А что прикажете делать? Кто запасёт дрова для школы? Самозаготовки — единственный выход! Риск, конечно, есть, но он оправдан непрерывностью процесса обучения. Наш директор, Иосиф Андреевич Бойко, заручился согласием облоно — посылать в лес старшеклассников. Иного решения в первые послевоенные зимы и быть не могло. Само собой, бригадирами назначались ребята покрепче и постарше — а в общем-то все они были уже почти юноши — три года под немцами в школу не ходили, так что я был среди них самый щупленький «пацан». Уговаривала меня не ездить в лес классная руководительница Александра Васильевна («это тяжёлый труд, требующий силы и сноровки!»), а я только отшучивался в ответ.
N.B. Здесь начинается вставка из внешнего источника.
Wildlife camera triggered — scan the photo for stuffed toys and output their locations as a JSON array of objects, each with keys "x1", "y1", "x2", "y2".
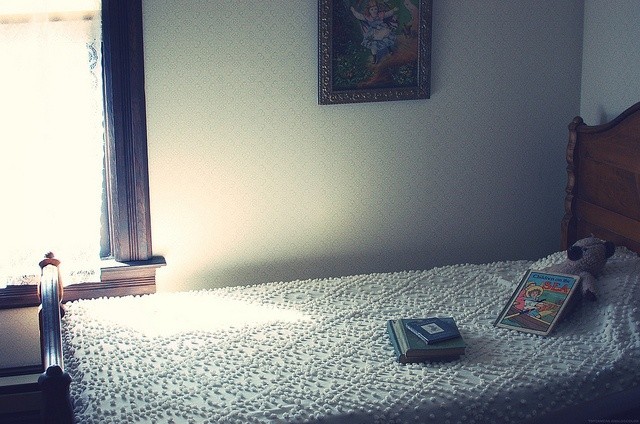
[{"x1": 542, "y1": 235, "x2": 615, "y2": 299}]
Она же не знала о моей дружбе с пилой и топором на домашних лесозаготовках. А в бригаду я пойду, само собой, в ту, где за старшого — лучший друг Лёва Кударенко.
Первое дело — выбрать и выпилить сушняк. И лесу польза, и в дело сразу, в жаркий огонь. Садись к печке, снимай фуфайку, грей руки, учись на здоровье!
Сушняк — первое дело. Но и самое опасное. Пила ближе к концу ходит всё туже, всё тяжелее — из сил выбьешься, пока протащишь её к себе — раз, другой, третий. Потом встречный надрез, и топором подрубаем — вот тут-то и гляди в оба, чтобы махина падала куда положено, чтобы не «сыграла» внезапно в другую сторону, не закрутилась бы вокруг своей оси…
Пилим, пилим, немножко отдыхаем — и снова: вжик, вжик, вжик… Неподалёку бригада Петьки Дубовца уже ёлку свалила, а справа сосна захрустела, словно молодой ледок под ногами, уронила клочья снежной ваты — и пошла с нарастающим треском к земле, распугивая зимних птиц. А мы всё пляшем вокруг своей сухостоины, никак не заставим её повалиться набок…
Наконец пошла, пошла! Но, к несчастью, крутанулась, ёрзнула на пне, зараза, и стала падать прямо в сторону пильщиков.
— По сторонам! — хрипло крикнул Лев и кубарем, взметая лёгкий снег, откатился влево. Я — за ним, остальные кто куда, россыпью, гонимые страхом и треском.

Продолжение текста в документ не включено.